Document Type

Article

Publication Date

2016

Abstract

Is small better than large? When it comes to normative business law policy, many seem to think so. Many scholars attribute the 2007-08 financial crisis to mis-regulation of large banks. Many others attribute the subsequent economic recovery to jobs created by small businesses. While the "99%" protested big banks on Wall Street, the "Startup America" grassroots campaign for small business garnered political support for corporate-finance legislation. Within a two-year period, Congress passed the JOBS Act-which tripled private company shareholder limits, authorized federal equity crowdfunding, and created the "mini-IPO" Regulation A+ - and the Dodd-Frank Act-which seeks to end "too big to fail" by imposing a multitude of requirements on large firms. In other words, policymakers seem to be trying to encourage the smallest firms while discouraging the biggest ones. But this policy decision seems to ignore the fact that all large firms were once startups that have elected to "go public" because they determined that the benefits of being public outweighed the costs of public-company regulations.
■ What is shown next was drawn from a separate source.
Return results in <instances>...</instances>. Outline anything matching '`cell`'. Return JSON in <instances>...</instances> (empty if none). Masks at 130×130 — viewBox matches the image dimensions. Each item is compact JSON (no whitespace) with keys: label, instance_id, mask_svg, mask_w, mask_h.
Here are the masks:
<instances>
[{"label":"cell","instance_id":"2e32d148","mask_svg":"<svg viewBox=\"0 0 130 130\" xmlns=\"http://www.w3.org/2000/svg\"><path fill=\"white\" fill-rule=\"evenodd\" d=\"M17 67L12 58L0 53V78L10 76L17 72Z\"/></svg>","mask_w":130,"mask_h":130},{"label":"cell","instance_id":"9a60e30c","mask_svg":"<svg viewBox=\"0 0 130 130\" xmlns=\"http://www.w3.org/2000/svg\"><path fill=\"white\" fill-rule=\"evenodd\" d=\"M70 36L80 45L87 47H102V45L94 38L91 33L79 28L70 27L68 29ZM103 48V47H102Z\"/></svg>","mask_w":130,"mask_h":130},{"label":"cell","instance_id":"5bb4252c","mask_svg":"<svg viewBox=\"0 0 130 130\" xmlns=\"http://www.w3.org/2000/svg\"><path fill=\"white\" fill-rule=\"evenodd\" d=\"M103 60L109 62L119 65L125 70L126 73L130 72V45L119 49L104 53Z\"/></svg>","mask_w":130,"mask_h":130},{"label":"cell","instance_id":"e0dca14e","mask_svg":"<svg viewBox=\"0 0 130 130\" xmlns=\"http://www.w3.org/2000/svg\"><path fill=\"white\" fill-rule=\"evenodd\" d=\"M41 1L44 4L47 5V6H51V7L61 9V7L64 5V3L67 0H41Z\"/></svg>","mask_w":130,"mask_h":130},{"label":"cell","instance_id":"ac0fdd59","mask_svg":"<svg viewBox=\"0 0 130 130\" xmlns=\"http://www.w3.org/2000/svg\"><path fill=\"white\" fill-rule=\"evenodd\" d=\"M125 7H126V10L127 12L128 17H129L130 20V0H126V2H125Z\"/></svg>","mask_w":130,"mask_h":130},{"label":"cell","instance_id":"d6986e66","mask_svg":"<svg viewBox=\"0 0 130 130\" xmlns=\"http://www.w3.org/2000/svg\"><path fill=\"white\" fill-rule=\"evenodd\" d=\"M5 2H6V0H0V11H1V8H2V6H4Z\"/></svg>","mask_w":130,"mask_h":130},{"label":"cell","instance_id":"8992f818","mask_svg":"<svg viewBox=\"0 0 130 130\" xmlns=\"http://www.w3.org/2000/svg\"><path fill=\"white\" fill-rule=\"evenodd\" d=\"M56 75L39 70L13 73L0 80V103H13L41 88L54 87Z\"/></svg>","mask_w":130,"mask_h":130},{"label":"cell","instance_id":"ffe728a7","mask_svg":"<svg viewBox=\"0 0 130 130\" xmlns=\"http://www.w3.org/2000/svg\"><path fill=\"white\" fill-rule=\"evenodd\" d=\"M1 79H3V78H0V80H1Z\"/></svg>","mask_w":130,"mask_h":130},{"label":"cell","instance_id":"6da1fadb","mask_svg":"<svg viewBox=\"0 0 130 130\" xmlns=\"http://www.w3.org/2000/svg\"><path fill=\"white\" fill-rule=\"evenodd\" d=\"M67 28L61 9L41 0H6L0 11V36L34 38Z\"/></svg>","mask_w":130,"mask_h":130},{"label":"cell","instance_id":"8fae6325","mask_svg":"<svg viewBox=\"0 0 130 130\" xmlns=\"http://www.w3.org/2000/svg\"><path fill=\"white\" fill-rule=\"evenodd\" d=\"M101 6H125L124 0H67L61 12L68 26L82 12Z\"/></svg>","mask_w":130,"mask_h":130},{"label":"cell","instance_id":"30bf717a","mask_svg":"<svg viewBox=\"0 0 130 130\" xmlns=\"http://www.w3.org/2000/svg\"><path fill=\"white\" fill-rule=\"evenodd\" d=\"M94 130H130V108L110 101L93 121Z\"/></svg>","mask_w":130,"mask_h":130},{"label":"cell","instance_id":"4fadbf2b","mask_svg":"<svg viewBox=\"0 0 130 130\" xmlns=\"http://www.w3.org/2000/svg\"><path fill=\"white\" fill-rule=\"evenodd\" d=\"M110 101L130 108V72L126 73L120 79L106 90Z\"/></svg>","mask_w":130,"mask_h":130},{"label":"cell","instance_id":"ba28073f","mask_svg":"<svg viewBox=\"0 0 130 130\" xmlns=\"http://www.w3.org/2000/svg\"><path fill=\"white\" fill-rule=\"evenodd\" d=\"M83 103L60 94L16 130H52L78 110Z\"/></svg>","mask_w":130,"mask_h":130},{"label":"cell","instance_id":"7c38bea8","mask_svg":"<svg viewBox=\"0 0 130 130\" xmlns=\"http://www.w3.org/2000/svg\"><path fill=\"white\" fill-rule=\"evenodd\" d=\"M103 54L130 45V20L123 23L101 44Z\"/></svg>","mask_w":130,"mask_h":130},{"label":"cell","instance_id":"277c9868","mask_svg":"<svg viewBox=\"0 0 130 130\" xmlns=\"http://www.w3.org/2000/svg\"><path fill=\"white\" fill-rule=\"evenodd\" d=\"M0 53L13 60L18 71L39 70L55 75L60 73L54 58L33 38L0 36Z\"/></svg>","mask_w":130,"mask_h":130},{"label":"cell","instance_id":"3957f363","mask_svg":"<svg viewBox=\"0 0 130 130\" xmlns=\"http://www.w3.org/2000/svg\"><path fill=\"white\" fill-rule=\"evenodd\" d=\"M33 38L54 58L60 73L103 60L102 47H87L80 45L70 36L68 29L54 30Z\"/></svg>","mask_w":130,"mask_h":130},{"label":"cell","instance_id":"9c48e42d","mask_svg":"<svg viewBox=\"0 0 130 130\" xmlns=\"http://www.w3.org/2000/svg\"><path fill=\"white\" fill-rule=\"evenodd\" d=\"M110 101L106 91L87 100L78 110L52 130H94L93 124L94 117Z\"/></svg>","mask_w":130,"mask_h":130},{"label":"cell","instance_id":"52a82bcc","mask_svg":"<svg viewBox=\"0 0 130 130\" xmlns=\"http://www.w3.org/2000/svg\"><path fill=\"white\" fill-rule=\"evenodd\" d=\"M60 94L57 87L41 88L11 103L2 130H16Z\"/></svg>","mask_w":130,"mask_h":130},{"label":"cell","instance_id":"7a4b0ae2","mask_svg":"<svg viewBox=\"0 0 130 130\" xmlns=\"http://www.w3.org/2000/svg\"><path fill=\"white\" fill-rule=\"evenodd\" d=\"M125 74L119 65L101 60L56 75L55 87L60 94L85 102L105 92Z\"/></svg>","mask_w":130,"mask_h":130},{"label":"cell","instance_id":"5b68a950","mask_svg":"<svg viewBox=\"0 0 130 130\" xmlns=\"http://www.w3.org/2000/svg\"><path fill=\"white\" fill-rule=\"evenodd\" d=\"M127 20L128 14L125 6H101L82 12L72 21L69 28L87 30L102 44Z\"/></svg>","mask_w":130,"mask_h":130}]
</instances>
The nature of corporate and securities regulation forces startups to stay small and private in order to avoid onerous public-company regulations, which actually limits the government's ability to protect investors.

This Essay will discuss how one specific instance of the "Too Small To Succeed" phenomenon resulted in policies that may impede or inhibit equity crowdfunding. The investors in online equity crowdfunding-who Professor Andrew Schwartz terms "Digital Shareholders"-must create large networks in order to operate efficiently. Policies must leverage the unique characteristics of these Digital Shareholders; otherwise, as Professor Darian Ibrahim argues, equity crowdfunding may devolve into a "Market for Lemons."